## [SET EXERCISE]
Output only the records from the line holding "How far is point (378, 242)" through the end of the records, inclusive, as a two-column CSV with headers entry and answer. Give one row per record, with each field in double quotes and any line breaks replaced by spaces.

BEGIN EXCERPTED DATA

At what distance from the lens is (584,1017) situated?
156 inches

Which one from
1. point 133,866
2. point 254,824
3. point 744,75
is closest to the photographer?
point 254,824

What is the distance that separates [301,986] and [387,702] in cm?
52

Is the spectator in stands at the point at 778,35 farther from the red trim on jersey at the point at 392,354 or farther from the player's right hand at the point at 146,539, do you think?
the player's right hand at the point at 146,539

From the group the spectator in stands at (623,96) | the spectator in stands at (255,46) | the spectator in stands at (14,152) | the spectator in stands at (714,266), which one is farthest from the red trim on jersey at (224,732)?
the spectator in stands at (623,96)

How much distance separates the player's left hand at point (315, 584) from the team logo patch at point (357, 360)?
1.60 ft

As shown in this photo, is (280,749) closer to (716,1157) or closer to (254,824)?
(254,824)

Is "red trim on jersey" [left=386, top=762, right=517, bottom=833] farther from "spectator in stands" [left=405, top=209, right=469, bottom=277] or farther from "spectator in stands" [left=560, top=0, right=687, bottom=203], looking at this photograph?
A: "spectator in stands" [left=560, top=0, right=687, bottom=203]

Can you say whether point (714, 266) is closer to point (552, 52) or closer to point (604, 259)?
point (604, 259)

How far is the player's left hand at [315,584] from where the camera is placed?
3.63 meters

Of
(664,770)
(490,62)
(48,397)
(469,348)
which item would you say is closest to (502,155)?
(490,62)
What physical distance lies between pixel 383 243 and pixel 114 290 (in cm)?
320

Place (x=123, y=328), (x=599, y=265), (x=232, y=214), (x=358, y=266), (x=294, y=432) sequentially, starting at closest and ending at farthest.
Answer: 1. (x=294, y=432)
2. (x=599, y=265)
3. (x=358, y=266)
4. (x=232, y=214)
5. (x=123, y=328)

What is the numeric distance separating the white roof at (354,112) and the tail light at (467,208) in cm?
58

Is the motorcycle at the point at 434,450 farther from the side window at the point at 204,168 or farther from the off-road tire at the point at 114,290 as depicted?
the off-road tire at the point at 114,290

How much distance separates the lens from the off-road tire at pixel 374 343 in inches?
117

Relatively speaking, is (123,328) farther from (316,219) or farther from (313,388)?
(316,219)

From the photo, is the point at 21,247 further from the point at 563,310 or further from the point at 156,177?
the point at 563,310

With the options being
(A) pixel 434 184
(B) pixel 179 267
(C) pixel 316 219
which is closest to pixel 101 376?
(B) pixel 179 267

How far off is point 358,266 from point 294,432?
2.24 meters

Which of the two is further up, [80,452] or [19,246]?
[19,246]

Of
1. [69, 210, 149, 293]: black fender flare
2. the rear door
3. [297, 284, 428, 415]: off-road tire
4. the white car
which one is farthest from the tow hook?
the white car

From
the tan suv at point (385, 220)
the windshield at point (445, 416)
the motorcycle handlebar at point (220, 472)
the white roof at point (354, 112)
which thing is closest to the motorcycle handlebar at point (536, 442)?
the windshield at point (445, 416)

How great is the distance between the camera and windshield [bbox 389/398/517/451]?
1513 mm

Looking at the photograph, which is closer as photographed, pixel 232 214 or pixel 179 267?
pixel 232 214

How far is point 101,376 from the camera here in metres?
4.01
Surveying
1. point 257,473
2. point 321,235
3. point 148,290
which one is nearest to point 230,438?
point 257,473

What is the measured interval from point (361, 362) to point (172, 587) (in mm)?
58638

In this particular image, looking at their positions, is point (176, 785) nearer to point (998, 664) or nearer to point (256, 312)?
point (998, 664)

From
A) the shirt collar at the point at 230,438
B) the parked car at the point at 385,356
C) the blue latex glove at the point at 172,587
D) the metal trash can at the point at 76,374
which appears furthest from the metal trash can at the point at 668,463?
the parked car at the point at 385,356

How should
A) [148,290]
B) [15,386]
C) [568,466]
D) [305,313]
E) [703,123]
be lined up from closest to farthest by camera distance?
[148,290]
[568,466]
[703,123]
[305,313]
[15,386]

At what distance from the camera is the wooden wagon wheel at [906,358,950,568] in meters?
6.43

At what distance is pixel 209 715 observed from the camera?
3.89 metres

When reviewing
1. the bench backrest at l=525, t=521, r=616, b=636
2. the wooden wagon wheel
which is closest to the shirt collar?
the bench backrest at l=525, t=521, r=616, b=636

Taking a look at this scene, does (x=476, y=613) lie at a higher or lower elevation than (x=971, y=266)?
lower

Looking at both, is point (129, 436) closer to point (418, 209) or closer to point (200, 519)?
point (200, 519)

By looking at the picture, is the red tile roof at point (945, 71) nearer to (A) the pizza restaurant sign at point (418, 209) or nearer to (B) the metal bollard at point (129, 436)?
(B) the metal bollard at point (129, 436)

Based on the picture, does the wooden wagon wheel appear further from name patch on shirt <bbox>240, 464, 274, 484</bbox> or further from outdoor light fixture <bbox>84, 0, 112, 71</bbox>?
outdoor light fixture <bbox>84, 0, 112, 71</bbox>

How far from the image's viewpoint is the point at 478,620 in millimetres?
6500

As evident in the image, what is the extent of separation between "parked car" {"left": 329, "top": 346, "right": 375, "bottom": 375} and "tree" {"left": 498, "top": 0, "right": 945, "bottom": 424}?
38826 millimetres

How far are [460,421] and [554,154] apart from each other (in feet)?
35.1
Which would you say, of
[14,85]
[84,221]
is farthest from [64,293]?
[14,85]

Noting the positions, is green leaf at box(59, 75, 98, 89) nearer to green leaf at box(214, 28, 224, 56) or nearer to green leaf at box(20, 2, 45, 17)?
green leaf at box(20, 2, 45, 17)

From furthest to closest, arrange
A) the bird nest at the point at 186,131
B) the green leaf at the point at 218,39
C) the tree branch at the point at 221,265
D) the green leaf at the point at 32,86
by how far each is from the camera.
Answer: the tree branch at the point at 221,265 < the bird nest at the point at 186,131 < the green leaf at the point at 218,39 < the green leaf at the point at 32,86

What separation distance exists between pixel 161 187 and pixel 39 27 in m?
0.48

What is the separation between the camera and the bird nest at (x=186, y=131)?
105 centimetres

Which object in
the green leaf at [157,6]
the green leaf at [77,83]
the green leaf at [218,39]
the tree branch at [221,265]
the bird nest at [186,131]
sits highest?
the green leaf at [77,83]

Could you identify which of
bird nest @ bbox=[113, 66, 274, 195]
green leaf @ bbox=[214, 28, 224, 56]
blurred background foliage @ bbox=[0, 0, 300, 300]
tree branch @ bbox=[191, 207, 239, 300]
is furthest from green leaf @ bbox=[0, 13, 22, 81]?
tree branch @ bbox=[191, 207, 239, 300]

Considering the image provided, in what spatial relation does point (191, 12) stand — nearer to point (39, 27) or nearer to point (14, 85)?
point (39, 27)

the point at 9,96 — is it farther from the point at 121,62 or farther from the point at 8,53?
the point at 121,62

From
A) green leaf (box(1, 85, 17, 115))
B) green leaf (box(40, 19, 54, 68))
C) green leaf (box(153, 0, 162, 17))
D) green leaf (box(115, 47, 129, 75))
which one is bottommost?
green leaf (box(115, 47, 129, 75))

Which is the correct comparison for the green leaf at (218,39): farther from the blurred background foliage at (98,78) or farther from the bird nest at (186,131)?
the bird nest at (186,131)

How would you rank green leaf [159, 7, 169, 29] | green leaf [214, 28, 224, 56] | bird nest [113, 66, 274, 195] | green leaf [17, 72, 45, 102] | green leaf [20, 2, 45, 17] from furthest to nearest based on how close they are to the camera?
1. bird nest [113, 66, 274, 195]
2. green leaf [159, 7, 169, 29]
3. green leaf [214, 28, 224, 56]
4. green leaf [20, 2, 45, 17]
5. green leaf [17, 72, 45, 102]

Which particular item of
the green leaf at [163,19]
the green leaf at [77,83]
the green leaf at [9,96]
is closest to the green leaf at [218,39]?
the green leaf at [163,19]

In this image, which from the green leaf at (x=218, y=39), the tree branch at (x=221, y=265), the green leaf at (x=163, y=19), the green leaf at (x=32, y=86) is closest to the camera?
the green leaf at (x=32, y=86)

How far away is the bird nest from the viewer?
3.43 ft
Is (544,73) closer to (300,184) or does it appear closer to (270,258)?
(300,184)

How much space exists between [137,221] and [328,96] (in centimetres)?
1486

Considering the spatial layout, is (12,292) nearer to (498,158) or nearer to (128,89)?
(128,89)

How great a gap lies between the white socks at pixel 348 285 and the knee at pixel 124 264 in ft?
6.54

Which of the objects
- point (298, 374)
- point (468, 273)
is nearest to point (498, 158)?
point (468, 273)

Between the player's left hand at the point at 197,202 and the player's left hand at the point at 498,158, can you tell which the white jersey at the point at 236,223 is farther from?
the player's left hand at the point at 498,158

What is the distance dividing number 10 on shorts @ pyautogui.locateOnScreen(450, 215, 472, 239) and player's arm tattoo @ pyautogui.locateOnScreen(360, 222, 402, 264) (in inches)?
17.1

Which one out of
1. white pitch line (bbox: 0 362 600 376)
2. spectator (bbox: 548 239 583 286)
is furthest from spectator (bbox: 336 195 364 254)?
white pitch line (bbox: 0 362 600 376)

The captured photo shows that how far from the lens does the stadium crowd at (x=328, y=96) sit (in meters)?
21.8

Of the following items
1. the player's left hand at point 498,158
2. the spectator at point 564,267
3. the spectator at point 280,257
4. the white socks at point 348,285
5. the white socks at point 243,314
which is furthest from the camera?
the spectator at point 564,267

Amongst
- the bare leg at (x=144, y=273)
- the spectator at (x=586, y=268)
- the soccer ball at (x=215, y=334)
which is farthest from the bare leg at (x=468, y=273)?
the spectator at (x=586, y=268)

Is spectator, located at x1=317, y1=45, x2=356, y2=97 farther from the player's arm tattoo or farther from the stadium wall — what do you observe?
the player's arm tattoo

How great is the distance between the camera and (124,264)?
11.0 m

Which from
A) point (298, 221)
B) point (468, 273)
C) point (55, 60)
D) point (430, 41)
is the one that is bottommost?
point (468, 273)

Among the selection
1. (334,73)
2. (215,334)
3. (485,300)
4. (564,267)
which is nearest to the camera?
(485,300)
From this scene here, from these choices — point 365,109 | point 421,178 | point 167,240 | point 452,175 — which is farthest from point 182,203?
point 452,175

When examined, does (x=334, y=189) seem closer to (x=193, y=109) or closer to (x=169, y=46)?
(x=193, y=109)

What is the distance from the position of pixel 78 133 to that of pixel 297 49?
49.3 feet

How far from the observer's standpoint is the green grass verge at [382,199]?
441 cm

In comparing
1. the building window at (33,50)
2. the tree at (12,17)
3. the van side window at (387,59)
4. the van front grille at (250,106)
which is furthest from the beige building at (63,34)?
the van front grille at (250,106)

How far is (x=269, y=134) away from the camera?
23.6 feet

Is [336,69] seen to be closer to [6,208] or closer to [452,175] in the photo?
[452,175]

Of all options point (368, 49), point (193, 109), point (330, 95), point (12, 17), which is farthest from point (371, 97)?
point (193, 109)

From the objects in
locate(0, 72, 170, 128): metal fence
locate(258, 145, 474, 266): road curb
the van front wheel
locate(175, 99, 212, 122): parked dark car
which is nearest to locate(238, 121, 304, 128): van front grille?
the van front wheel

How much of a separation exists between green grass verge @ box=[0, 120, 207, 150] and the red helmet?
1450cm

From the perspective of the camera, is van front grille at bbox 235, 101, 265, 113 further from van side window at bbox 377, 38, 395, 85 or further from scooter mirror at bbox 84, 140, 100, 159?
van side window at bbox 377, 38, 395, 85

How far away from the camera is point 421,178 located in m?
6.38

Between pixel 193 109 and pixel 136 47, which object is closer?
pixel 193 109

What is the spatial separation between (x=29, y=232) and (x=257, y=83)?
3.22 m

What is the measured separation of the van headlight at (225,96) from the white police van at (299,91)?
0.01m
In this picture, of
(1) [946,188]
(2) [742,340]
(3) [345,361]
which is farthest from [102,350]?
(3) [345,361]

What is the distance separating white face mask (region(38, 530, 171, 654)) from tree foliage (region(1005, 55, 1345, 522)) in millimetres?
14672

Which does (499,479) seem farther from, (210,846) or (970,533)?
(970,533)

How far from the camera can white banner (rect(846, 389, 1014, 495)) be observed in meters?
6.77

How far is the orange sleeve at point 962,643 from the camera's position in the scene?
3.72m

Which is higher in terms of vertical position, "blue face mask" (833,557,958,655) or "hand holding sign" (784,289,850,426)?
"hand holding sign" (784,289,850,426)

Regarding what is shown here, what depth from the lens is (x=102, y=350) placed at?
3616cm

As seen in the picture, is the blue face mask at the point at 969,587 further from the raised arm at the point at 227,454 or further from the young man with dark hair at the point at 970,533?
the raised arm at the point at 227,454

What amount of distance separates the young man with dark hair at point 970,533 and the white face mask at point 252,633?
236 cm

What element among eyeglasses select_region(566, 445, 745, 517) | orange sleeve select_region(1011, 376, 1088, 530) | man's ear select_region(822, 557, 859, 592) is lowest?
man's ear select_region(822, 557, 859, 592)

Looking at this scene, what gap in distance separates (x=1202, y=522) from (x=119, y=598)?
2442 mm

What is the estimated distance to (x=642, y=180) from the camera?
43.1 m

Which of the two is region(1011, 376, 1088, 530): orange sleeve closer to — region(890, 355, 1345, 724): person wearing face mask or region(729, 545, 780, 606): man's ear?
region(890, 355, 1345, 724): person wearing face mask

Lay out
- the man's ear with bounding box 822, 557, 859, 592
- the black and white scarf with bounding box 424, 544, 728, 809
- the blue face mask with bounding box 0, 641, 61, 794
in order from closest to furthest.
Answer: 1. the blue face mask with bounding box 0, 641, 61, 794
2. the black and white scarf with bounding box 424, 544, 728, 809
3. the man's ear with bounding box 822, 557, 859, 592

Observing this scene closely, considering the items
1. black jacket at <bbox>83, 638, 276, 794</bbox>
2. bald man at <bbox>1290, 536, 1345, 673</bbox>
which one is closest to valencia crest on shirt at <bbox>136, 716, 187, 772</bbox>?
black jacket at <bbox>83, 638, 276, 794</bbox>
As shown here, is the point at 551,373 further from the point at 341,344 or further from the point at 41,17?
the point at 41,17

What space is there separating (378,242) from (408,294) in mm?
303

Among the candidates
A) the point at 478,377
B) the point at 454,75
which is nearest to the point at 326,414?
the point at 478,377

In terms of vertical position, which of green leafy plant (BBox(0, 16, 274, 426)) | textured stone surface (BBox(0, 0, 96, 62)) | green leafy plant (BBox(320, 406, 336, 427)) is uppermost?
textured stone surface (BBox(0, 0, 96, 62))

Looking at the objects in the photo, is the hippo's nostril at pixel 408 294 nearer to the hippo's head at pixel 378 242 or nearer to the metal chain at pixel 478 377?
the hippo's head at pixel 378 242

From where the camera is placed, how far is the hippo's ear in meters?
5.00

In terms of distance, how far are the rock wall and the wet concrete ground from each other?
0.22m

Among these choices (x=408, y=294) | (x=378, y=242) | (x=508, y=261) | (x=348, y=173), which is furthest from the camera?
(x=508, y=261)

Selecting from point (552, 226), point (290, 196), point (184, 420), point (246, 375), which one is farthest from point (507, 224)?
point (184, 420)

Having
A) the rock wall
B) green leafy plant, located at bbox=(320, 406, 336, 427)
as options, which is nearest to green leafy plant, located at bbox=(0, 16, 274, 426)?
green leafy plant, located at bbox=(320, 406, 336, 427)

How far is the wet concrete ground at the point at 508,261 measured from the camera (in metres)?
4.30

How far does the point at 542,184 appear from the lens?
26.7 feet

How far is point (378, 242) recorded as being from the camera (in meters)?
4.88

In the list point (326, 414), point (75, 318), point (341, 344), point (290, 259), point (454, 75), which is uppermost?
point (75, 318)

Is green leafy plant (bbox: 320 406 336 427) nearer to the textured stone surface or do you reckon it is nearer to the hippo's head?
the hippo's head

END EXCERPTED DATA

## [FINAL RESULT]
entry,answer
"How far is point (378, 242) recorded as being from the camera (in meters)?","4.88"
"In the list point (326, 414), point (75, 318), point (341, 344), point (290, 259), point (454, 75), which is uppermost?","point (75, 318)"
"Is green leafy plant (bbox: 320 406 336 427) nearer to the textured stone surface or do you reckon it is nearer to the hippo's head?","the hippo's head"